The suffering has been especially acute in the U.K., where more than 57,000 people have died in Europe's deadliest outbreak and the economy has plunged into the worst recession on record. While small businesses all over the world are struggling as the virus forces many to close outright while also remaking consumer habits, many in the U.K. are facing the double whammy of the pandemic and the economic uncertainty caused by Britain's exit from the European Union. Editor's note — Small businesses around the world are fighting for survival amid the economic fallout from the coronavirus pandemic. Whether they make it will affect not just local economies but the fabric of communities. Many British businesses managed to survive the spring lockdown with generous aid from the government, including grants like the 10,000-pound (GBP 13,300) one Jones received and a program that pays a portion of wages to workers whose employers are struggling.
The measures have helped keep the unemployment rate relatively low at 4.8 per cent — though it has been rising and is forecast to hit 7.5 per cent next spring. The latest round of restrictions could pack a bigger punch, coming smack in the crucial weeks ahead of Christmas. Even before the second lockdown was announced, a survey conducted by Britain's Office for National Statistics showed that one in seven U.K. companies reported having "little or no confidence" they would survive the next three months. Jones estimates that the pandemic wiped out 60% of his income this year. With his shops closed, the single dad, who has a 10-year-old daughter, is doing odd jobs on building sites — and praying that business will return enough to ease the pain once restrictions lift on December 2. The five other barbers who work in his shops are self-employed, and trying to scrape by as well.
"It could be really tough if it carries on," Jones said, as he put up Christmas lights in his empty shop on Hackney's Broadway Market. Hackney has seen steady gentrification in the past two decades.
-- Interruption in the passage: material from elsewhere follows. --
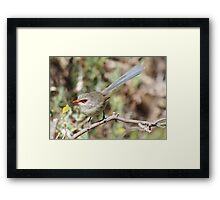Variegated Fairy Wren Framed Print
Located in London's historically gritty East End, the borough was once known as the home of a stretch dubbed "Murder Mile," but Hackney is now filled with trendy bars and expensive apartments. Broadway Market itself is lined with some 60 small shops, cafes and restaurants, and before COVID-19 hit, the street would throng with locals and tourists coming for the hugely popular weekend market. These days, some shops are doing better than others, but everyone is scrambling to adapt. Jane Howe, who has run Broadway Bookshop since 2005, said the weekends would often get so busy that her shop would take in thousands of pounds in sales per day on the back of 7.99-pound books.
For a shop that relies heavily on foot traffic, the cycles of coronavirus restrictions have been hard. In June, Howe launched a website for the first time. Even once her doors reopened, the tiny space meant she couldn't welcome back her usual crowds. Sales from the website don't come close to making up for the in-person ones she's lost — especially during the crucial Christmas period, when her shop typically rakes in a third of its annual sales. "We're missing out on the impulse buys, the 'sweetie by the till factor,'" she said.